REVIEW: Wilson Staff Cortex Driver
Wilson Staff Cortex
The BEST Wilson driver ever
With the conclusion of the second season of Driver vs Driver, the world was introduced to the Wilson Staff Cortex driver. Having attended the Wilson Launch Party last week at Cantigny Golf in Wheaton, I had the opportunity to try the Cortex along with others in the industry who were chomping at the bit.
Needless to say, my first impression was very, very positive.
Amid hearing rumblings from friends in the industry that the Cortex was selling very well, I knew that I needed a second look, this time with a launch monitor. Despite not being fit for the demo I tested, I went with my best guess on what would fit me best and went for it.
But first, a note about brand perception
Immediate reaction to the Wilson Staff Cortex was mixed, to say the least. Early impressions about the driver’s performance were extremely positive (more on that in a minute), but the $499 price point was met with raised eyebrows, sneers, and outright disdain.
Wilson was called everything from “crazy” to “stupid” on social media, primarily from people who hadn’t even touched the Cortex let alone hit it. Their rationale centered around the brand perception of Wilson, suggesting the company is second-tier and has no business pricing a driver alongside the likes of Titleist, Callaway, Taylormade, and PING.
One Twitter follower went so far as to say Wilson is viewed as a “cheap” brand. Nothing could be further from the truth.
To suggest that a brand as well-established, longstanding and respected as Wilson Golf is somehow lesser than any of the largest OEMs is downright laughable. While their play on Tour is lower than others, the craftsmanship, R&D and attention to detail in their products is just as impressive as any brand you can name. Any thought, opinion, or stance that Wilson somehow cuts corners or falls short in terms of technology is ludacris if not flat out stupid.
One need not look farther than the Cortex for proof of their innovation and development capabilities, especially since they filmed a damn reality show explaining how their engineers evolved the final design.
Speaking of the final product, you’ll be pleased to hear that not only does the Cortex live up to its higher-end price tag, it also hangs with the “best” drivers on the market.
Feel and Appearance
The Wilson Staff Cortex driver is a bit muted in terms of its original prototype, which featured two adjustable weight tracks at the time. Wilson’s engineers fine-tuned the design to redistribute weight more efficiently in the club’s sole, eliminating the need for one of the weight tracks around the back perimeter of the head.

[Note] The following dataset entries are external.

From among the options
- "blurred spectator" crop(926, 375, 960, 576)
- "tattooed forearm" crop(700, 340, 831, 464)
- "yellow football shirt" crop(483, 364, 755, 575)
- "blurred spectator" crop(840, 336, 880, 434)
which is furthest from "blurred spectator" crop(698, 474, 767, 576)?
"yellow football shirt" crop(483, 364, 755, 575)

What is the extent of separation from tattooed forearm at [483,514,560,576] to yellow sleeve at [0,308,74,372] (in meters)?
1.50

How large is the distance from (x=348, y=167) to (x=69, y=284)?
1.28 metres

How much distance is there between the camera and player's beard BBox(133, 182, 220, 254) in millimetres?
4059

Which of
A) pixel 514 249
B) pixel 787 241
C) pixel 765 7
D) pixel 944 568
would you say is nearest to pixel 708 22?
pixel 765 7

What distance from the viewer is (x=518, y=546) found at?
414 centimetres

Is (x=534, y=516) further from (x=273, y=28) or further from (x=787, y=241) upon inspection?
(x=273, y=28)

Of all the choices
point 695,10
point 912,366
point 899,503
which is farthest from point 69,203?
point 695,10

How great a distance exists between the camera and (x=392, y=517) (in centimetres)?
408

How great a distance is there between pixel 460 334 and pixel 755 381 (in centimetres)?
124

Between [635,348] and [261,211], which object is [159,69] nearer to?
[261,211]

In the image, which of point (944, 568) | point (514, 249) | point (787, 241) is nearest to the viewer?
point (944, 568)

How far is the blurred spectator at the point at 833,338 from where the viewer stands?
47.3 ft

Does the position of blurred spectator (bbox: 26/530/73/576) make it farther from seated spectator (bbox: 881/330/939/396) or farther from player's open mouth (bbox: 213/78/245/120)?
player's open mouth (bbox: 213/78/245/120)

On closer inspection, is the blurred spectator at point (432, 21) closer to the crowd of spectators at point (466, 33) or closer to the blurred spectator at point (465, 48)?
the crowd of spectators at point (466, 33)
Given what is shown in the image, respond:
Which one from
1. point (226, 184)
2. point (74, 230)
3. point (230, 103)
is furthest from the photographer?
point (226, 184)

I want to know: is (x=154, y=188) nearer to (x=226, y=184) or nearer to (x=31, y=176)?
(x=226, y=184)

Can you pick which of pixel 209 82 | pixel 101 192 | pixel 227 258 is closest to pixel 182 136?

The track that remains — which allows you to adjust launch from “high” to “low” settings — looks like a feature that belongs on a modern-day driver. The slide track can also be fine-tuned to adjust spin rate and decent angle. Two stationary weights of 8g and 2g brace the sole and can be interchanged to favor a draw or neutral shot bias. Wilson’s familiar red coloring is pleasing to the eye and adds to the high-quality appearance of the club’s tech.
The crown of the Cortex is also impressive as the design features a carbon fiber composite material many brands are using. A minimal alignment aid is helpful with squaring the driver to the ball at address, and the overall head shape appears deep and confidence-boosting.

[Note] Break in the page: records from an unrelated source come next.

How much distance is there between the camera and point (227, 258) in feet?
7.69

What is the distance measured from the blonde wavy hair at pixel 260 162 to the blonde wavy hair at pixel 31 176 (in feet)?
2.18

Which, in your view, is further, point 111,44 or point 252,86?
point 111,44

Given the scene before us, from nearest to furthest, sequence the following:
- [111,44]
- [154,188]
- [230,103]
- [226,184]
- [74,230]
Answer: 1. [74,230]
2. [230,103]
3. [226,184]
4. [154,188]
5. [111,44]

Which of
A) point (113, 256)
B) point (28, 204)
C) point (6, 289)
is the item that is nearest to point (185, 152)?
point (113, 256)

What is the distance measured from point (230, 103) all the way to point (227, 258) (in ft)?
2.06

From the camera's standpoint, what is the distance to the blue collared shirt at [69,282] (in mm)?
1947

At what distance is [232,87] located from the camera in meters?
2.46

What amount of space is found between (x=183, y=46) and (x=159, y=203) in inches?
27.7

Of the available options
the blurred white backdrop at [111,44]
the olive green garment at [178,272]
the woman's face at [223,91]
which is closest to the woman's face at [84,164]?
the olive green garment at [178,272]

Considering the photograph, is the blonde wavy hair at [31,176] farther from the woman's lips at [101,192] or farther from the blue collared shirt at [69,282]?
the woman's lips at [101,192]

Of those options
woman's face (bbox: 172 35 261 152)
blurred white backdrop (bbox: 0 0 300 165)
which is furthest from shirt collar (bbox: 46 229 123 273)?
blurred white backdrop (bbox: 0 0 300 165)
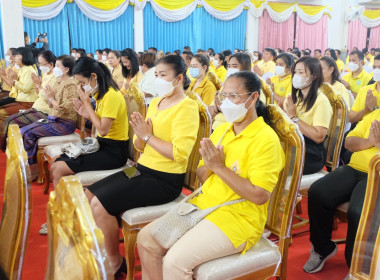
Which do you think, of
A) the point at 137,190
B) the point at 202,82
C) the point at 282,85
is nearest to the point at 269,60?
the point at 282,85

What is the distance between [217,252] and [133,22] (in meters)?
9.88

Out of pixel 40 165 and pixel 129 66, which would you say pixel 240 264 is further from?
pixel 129 66

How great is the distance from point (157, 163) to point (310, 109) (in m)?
0.99

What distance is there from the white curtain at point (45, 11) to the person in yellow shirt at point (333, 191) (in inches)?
336

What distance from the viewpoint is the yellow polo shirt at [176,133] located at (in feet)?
5.93

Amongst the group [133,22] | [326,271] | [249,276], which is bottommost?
[326,271]

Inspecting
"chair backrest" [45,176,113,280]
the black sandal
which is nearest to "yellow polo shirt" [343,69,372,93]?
the black sandal

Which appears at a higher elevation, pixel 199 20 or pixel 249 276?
pixel 199 20

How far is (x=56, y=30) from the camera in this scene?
9500mm

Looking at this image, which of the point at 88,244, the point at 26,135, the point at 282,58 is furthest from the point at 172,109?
the point at 282,58

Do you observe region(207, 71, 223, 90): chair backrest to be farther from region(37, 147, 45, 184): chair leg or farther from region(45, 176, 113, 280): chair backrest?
region(45, 176, 113, 280): chair backrest

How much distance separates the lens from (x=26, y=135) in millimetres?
3094

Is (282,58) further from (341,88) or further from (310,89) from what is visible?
(310,89)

In terms of feel, the Cortex is one of the best feeling drivers I’ve ever hit. The sound is crisp yet solid at impact, which I absolutely love. The white Atmos stock shaft looks fantastic against the darker clubhead, and overall weight of the club feels light without feeling flimsy. The Cortex is a driver that feels like you can rip the hell out of your drive.

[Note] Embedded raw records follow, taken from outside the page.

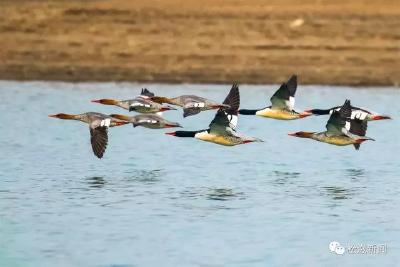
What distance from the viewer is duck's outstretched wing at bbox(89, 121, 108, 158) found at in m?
21.8

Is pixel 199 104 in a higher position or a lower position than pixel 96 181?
higher

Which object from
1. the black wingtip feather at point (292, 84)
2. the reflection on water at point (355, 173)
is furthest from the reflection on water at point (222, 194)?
the reflection on water at point (355, 173)

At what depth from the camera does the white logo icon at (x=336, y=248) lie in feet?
57.3

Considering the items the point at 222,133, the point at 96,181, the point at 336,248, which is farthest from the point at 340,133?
the point at 336,248

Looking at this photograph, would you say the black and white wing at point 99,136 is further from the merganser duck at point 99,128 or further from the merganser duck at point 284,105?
the merganser duck at point 284,105

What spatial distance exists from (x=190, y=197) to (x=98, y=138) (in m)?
2.00

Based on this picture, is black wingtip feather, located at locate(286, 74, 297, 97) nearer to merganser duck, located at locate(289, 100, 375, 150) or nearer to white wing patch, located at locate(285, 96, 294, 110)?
white wing patch, located at locate(285, 96, 294, 110)

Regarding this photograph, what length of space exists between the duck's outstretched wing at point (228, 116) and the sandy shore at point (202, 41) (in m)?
12.5

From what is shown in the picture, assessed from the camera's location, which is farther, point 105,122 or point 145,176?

The Cortex surprised me in terms of distance and control. I’ll be honest: I have never hit Wilson Staff drivers all that well, especially when compared to my gamer. The Cortex was not only easy to control in terms of accuracy, but distance, launch and spin numbers were also impressive.
While my demo club featured the Atmos Red shaft (high launch, high spin), which is likely not ideal for my swing tendencies, ball launch monitor data was still solid. Ball speed averaged 150 mph in my test session, which is slightly lower than my gamer but still playable. Launch was a bit higher than I needed thanks to the aforementioned shaft (19 degrees on average), spin hovered around 2700 rpm in my sample that controlled any ballooning.
I averaged roughly 265 yards on the launch monitor with the Cortex, which is slightly shorter than my gamer, but not by much. At the end of the day, I could easily game the Cortex and not miss a beat with my play tendencies.
There is no doubt in my mind that the Wilson Staff Cortex is the best driver the brand has made in a long, long time… possibly ever. There’s also no question the tech and design warrants the $499 price tag, especially since the Cortex holds its own against competitors in its class.
For me, if I were looking to switch to the Cortex full-time, I would base that decision on its incredible feel, sound, and accuracy. If you’re gaming a driver that’s a few years old and are willing to give Wilson a chance, rest assured you’ll experience the same benefits of modern tech in the Cortex as you would with any other brand. With a proper fitting, I’d wager the Cortex could outperform many of its competitors.